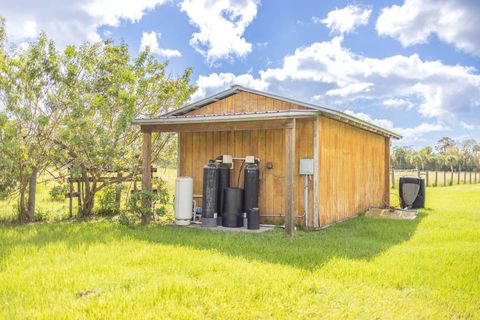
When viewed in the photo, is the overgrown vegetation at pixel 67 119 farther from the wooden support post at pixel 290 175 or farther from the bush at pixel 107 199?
the wooden support post at pixel 290 175

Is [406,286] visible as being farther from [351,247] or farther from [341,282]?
[351,247]

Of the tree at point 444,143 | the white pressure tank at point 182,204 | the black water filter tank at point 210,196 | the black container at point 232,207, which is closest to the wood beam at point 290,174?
the black container at point 232,207

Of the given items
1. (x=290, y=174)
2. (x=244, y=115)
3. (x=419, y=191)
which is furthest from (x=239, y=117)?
(x=419, y=191)

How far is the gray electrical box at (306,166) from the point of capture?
8234mm

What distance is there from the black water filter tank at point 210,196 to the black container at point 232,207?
11.4 inches

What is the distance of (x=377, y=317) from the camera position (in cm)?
373

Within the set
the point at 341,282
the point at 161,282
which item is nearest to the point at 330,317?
the point at 341,282

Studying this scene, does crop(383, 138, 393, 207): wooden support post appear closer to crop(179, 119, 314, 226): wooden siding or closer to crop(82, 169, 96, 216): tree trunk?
crop(179, 119, 314, 226): wooden siding

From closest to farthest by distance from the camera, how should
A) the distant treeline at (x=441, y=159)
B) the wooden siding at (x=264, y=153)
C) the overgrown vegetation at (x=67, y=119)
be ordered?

------------

Render all of the data above as a JSON array of strings, one string per line, with blank lines omitted. Leave the pictures out of the answer.

#### In response
[
  "When viewed in the photo, is the overgrown vegetation at pixel 67 119 farther from the wooden support post at pixel 290 175 or farther from the bush at pixel 107 199?",
  "the wooden support post at pixel 290 175",
  "Is [406,286] visible as being farther from [351,247] or farther from [341,282]?",
  "[351,247]",
  "Of the tree at point 444,143 | the white pressure tank at point 182,204 | the black water filter tank at point 210,196 | the black container at point 232,207, which is closest to the wood beam at point 290,174?",
  "the black container at point 232,207",
  "Of the given items",
  "1. (x=290, y=174)",
  "2. (x=244, y=115)",
  "3. (x=419, y=191)",
  "which is furthest from (x=239, y=117)?",
  "(x=419, y=191)",
  "How far is the gray electrical box at (306,166) from the point of capture?",
  "8234mm",
  "What distance is there from the black water filter tank at point 210,196 to the black container at point 232,207?",
  "11.4 inches",
  "What is the distance of (x=377, y=317) from the camera position (in cm)?",
  "373",
  "Within the set",
  "the point at 341,282",
  "the point at 161,282",
  "which item is nearest to the point at 330,317?",
  "the point at 341,282",
  "Studying this scene, does crop(383, 138, 393, 207): wooden support post appear closer to crop(179, 119, 314, 226): wooden siding or closer to crop(82, 169, 96, 216): tree trunk?",
  "crop(179, 119, 314, 226): wooden siding",
  "From closest to farthest by distance from the camera, how should",
  "A) the distant treeline at (x=441, y=159)",
  "B) the wooden siding at (x=264, y=153)",
  "C) the overgrown vegetation at (x=67, y=119)",
  "be ordered?"
]